## TASK
Find the line holding "сайт игр- Наперстки у нас" in the entries below. Give it again exactly, along with every line after it up to and including the line holding "Редактор статей ВКонтакте.".

## DATASET CONTENT
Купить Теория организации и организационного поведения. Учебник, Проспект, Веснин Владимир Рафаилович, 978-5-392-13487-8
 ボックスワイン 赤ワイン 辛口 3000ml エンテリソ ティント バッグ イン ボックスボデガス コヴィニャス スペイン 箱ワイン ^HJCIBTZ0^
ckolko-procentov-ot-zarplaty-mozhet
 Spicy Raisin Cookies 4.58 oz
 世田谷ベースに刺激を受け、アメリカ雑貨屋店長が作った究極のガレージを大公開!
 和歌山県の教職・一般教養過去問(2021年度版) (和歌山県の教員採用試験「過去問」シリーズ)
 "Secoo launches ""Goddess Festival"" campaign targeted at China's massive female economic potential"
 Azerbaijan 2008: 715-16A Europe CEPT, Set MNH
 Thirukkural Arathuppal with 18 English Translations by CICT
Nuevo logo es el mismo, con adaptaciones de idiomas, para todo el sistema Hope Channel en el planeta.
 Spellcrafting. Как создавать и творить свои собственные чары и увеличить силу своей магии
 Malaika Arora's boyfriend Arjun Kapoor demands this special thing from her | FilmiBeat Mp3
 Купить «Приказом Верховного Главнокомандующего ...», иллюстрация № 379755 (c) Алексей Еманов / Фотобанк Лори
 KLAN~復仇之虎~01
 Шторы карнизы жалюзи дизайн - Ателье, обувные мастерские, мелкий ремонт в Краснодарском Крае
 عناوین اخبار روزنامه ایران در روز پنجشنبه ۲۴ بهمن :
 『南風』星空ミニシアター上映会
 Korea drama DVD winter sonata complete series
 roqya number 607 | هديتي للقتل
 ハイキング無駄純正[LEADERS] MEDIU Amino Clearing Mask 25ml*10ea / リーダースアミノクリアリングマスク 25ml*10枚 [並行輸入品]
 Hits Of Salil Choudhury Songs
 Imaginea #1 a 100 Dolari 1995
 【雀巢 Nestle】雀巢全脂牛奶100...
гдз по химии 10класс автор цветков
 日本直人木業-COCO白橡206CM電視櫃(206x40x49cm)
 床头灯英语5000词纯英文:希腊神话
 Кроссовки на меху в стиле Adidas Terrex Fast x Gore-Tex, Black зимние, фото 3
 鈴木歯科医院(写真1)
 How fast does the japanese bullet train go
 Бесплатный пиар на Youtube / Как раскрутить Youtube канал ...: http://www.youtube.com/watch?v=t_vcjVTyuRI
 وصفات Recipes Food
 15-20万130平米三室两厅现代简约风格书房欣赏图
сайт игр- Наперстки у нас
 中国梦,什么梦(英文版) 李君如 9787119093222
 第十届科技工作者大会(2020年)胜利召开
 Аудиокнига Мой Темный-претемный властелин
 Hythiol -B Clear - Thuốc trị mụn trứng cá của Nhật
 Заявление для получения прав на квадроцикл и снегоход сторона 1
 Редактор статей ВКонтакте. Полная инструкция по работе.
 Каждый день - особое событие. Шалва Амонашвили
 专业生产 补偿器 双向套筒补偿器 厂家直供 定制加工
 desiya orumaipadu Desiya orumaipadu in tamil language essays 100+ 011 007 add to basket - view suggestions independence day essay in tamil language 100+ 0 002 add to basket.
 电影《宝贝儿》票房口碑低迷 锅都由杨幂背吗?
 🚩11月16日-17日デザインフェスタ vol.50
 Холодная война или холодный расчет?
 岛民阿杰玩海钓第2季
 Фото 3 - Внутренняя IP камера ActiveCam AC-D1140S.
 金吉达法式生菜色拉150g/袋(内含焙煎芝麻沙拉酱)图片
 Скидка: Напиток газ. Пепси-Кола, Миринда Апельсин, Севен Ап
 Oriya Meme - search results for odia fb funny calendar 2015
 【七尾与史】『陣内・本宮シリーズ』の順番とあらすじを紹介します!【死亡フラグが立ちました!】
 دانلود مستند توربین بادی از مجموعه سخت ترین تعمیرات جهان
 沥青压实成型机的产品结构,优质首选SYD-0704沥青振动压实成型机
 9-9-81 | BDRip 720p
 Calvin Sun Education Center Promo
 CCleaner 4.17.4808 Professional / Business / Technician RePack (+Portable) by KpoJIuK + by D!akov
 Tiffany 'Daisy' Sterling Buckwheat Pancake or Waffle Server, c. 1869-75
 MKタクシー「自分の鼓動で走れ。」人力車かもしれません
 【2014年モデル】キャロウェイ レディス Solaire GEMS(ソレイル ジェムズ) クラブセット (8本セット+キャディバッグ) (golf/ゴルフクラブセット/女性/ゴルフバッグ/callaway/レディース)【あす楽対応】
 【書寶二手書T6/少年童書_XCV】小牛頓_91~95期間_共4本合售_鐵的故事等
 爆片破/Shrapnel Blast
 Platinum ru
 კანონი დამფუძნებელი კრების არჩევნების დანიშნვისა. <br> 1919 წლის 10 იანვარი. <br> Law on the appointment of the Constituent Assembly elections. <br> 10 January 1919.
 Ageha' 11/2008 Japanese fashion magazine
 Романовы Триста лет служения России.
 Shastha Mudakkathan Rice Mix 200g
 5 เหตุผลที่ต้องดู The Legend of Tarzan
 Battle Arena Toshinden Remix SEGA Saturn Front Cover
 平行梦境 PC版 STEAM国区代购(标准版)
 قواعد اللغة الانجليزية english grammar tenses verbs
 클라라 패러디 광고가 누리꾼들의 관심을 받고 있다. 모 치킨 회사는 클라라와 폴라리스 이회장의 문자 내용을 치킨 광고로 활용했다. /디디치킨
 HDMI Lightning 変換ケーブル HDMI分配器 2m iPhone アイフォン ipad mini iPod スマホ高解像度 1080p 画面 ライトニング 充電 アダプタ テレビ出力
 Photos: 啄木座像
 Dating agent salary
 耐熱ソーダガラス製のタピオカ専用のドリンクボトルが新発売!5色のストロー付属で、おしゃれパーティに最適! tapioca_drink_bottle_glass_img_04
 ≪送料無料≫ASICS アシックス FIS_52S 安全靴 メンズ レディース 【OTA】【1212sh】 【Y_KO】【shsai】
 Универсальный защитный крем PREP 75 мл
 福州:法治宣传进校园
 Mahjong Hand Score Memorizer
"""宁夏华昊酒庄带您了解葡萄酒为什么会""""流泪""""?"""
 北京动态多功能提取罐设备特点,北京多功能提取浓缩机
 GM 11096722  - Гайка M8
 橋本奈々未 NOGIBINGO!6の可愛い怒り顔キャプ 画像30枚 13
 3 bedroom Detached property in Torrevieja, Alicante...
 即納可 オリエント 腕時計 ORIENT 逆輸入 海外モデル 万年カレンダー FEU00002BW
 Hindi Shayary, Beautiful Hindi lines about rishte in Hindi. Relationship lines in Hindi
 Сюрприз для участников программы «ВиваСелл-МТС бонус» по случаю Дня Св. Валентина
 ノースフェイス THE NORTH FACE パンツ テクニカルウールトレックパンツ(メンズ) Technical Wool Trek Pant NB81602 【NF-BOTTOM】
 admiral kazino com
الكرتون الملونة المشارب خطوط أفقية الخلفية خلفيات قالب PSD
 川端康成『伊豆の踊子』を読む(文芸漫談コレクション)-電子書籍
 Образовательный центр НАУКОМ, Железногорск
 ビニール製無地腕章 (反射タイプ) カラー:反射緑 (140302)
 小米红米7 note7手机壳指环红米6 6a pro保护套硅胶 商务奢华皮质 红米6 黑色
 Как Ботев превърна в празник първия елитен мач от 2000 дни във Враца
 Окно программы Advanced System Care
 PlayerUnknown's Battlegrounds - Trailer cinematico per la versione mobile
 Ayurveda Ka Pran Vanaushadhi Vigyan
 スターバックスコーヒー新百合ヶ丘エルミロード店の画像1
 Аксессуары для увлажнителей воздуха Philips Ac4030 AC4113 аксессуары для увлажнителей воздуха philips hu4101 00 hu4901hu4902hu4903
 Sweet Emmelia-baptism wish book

## COMPLETED TASK
сайт игр- Наперстки у нас
 中国梦,什么梦(英文版) 李君如 9787119093222
 第十届科技工作者大会(2020年)胜利召开
 Аудиокнига Мой Темный-претемный властелин
 Hythiol -B Clear - Thuốc trị mụn trứng cá của Nhật
 Заявление для получения прав на квадроцикл и снегоход сторона 1
 Редактор статей ВКонтакте. Полная инструкция по работе.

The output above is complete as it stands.